I wonder sometimes whether my concerns on interest rate risk might be misplaced in that higher interest rates would likely be associated with a recovering economy so in theory, fixed income losses from rising interest rates might be offset (or more than offset) by equity appreciation.
 
With all due respect, this is rather dangerous advice. Vanguard came out with a recent paper pointing to the pitfalls of this kind of thinking. Truth is, thinking on proper placement of proper fixed income placement is all over the map, with debates on total bond vs. Short term bond versus tips versus no tips versus I bonds versus international bonds versus no international bonds. In the end, and I forget who to attribute this to, but "nobody know nothin'." These debates are just that, simply debates. The enemy to tying to find the perfect investment or portfolio is the search for the perfect one. Attesting to this is Fidelity's very recent study demonstrating the most successful PF's with their institution were inactive as they belonged to people who were deceased. The key is to pick an allocation you're comfortable with staying with.
I saw their paper. If I remember it correctly, it simply showed that if you put your money into their total bond fund and left it their all of the principle was made whole after some period of time (~10 years?). I asked the Vanguard CFP if the total bond fund held their bonds to maturity.
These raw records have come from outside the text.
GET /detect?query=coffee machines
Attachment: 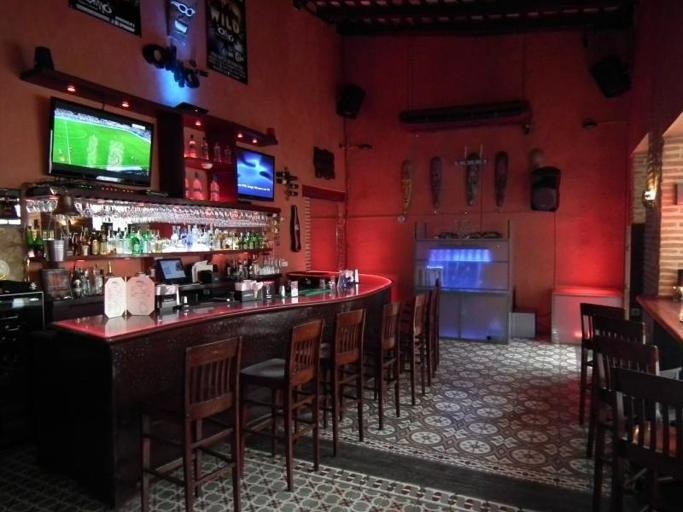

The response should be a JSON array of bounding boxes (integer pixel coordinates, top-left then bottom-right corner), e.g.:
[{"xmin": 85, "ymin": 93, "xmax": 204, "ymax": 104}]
[{"xmin": 191, "ymin": 260, "xmax": 214, "ymax": 284}]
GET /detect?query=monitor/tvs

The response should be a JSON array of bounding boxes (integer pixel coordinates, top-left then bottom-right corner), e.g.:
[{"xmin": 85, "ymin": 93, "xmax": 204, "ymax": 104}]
[
  {"xmin": 45, "ymin": 95, "xmax": 154, "ymax": 187},
  {"xmin": 156, "ymin": 258, "xmax": 188, "ymax": 282},
  {"xmin": 235, "ymin": 145, "xmax": 275, "ymax": 202}
]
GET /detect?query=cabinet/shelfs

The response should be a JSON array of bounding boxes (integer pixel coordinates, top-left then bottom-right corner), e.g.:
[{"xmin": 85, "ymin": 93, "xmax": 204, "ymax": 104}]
[
  {"xmin": 159, "ymin": 109, "xmax": 240, "ymax": 203},
  {"xmin": 405, "ymin": 218, "xmax": 515, "ymax": 346},
  {"xmin": 24, "ymin": 185, "xmax": 285, "ymax": 303}
]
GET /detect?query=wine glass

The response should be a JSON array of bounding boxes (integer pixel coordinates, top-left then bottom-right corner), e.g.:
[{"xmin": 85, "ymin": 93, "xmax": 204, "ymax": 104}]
[
  {"xmin": 26, "ymin": 199, "xmax": 56, "ymax": 214},
  {"xmin": 169, "ymin": 204, "xmax": 271, "ymax": 228},
  {"xmin": 73, "ymin": 198, "xmax": 169, "ymax": 224}
]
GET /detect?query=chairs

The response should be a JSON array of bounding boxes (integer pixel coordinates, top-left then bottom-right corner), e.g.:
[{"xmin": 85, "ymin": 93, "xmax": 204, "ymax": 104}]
[{"xmin": 574, "ymin": 303, "xmax": 683, "ymax": 512}]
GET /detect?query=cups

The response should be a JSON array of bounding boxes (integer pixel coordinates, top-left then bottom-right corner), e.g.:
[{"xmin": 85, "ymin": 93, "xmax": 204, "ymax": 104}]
[{"xmin": 46, "ymin": 239, "xmax": 65, "ymax": 262}]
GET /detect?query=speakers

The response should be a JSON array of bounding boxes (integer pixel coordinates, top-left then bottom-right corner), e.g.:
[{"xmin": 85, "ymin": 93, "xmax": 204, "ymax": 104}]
[
  {"xmin": 595, "ymin": 55, "xmax": 628, "ymax": 98},
  {"xmin": 336, "ymin": 83, "xmax": 365, "ymax": 119}
]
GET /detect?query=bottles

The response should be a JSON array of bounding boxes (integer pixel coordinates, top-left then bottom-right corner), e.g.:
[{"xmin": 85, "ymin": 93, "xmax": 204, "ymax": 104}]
[
  {"xmin": 184, "ymin": 173, "xmax": 189, "ymax": 197},
  {"xmin": 115, "ymin": 225, "xmax": 170, "ymax": 253},
  {"xmin": 201, "ymin": 137, "xmax": 209, "ymax": 160},
  {"xmin": 32, "ymin": 230, "xmax": 45, "ymax": 258},
  {"xmin": 354, "ymin": 269, "xmax": 360, "ymax": 284},
  {"xmin": 237, "ymin": 231, "xmax": 269, "ymax": 250},
  {"xmin": 226, "ymin": 255, "xmax": 282, "ymax": 281},
  {"xmin": 71, "ymin": 261, "xmax": 113, "ymax": 298},
  {"xmin": 214, "ymin": 140, "xmax": 221, "ymax": 162},
  {"xmin": 210, "ymin": 175, "xmax": 220, "ymax": 202},
  {"xmin": 290, "ymin": 204, "xmax": 302, "ymax": 252},
  {"xmin": 279, "ymin": 285, "xmax": 286, "ymax": 297},
  {"xmin": 188, "ymin": 134, "xmax": 197, "ymax": 157},
  {"xmin": 224, "ymin": 144, "xmax": 231, "ymax": 163},
  {"xmin": 171, "ymin": 225, "xmax": 237, "ymax": 252},
  {"xmin": 192, "ymin": 171, "xmax": 203, "ymax": 200},
  {"xmin": 71, "ymin": 224, "xmax": 114, "ymax": 256}
]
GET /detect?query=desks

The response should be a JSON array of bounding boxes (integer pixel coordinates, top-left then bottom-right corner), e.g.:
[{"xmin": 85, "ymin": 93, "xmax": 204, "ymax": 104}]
[
  {"xmin": 548, "ymin": 288, "xmax": 625, "ymax": 344},
  {"xmin": 631, "ymin": 293, "xmax": 683, "ymax": 344}
]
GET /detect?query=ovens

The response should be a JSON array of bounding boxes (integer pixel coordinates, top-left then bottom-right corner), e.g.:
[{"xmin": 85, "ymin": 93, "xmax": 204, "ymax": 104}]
[{"xmin": 0, "ymin": 291, "xmax": 46, "ymax": 449}]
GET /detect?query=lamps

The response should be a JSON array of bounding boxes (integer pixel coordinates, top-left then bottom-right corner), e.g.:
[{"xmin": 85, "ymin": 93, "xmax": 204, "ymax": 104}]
[
  {"xmin": 640, "ymin": 189, "xmax": 658, "ymax": 211},
  {"xmin": 48, "ymin": 185, "xmax": 82, "ymax": 216}
]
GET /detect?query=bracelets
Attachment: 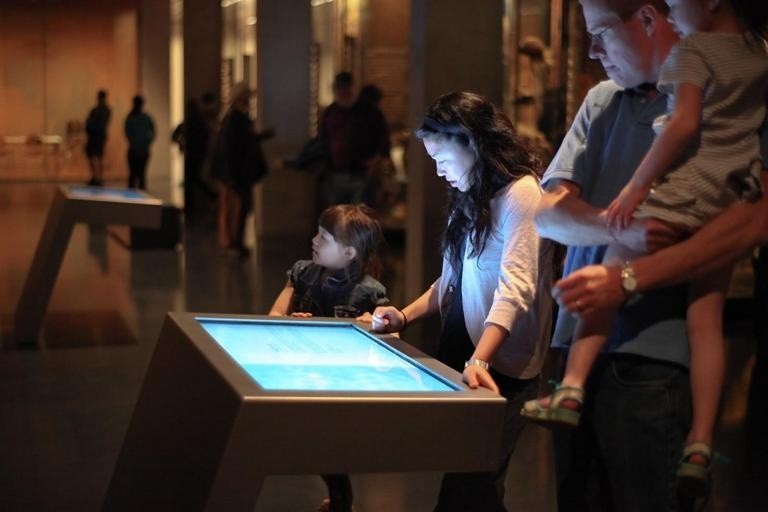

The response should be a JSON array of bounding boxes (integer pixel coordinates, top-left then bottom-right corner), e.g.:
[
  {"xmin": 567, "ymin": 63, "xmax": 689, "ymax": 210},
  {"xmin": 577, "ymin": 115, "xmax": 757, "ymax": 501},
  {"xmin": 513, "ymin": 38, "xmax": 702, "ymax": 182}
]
[
  {"xmin": 399, "ymin": 310, "xmax": 409, "ymax": 328},
  {"xmin": 462, "ymin": 358, "xmax": 491, "ymax": 372}
]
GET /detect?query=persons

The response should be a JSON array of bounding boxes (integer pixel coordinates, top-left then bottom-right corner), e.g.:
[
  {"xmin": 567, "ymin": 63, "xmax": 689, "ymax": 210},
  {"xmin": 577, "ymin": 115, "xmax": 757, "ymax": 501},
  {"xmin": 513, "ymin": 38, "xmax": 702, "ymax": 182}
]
[
  {"xmin": 86, "ymin": 89, "xmax": 111, "ymax": 187},
  {"xmin": 172, "ymin": 81, "xmax": 272, "ymax": 260},
  {"xmin": 125, "ymin": 96, "xmax": 155, "ymax": 189},
  {"xmin": 268, "ymin": 201, "xmax": 404, "ymax": 512},
  {"xmin": 372, "ymin": 90, "xmax": 556, "ymax": 510},
  {"xmin": 315, "ymin": 70, "xmax": 409, "ymax": 307}
]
I never received a yes or no answer. I was shown their paper.

I have asked many times for someone to show me a spread sheet of how the bond fund that doesn't hold to maturity will exceed the value of an equivalent portfolio of individual bonds that will eventually be redeemed at par. So far, I'm still waiting.

Not wanting to be ugly but I suspect I am. Vanguard has a large business interest in selling bond mutual funds.

Much of the total bond fund's holdings are government bonds. CD rates of comparable maturities have a higher yield. They are theoretically just as safe if you stay under the $250,000 FDIC limit from individual banks. If my CD ladder is set to have the same average maturity, it will have a better yield. I also know that all of my principle will come back to me some day no matter how far up interest rates go if I don't sell.

Bond funds are low effort. CD ladders aren't for everyone. I'm waiting for the threads that will pop up here if 10 year treasuries go to 10%.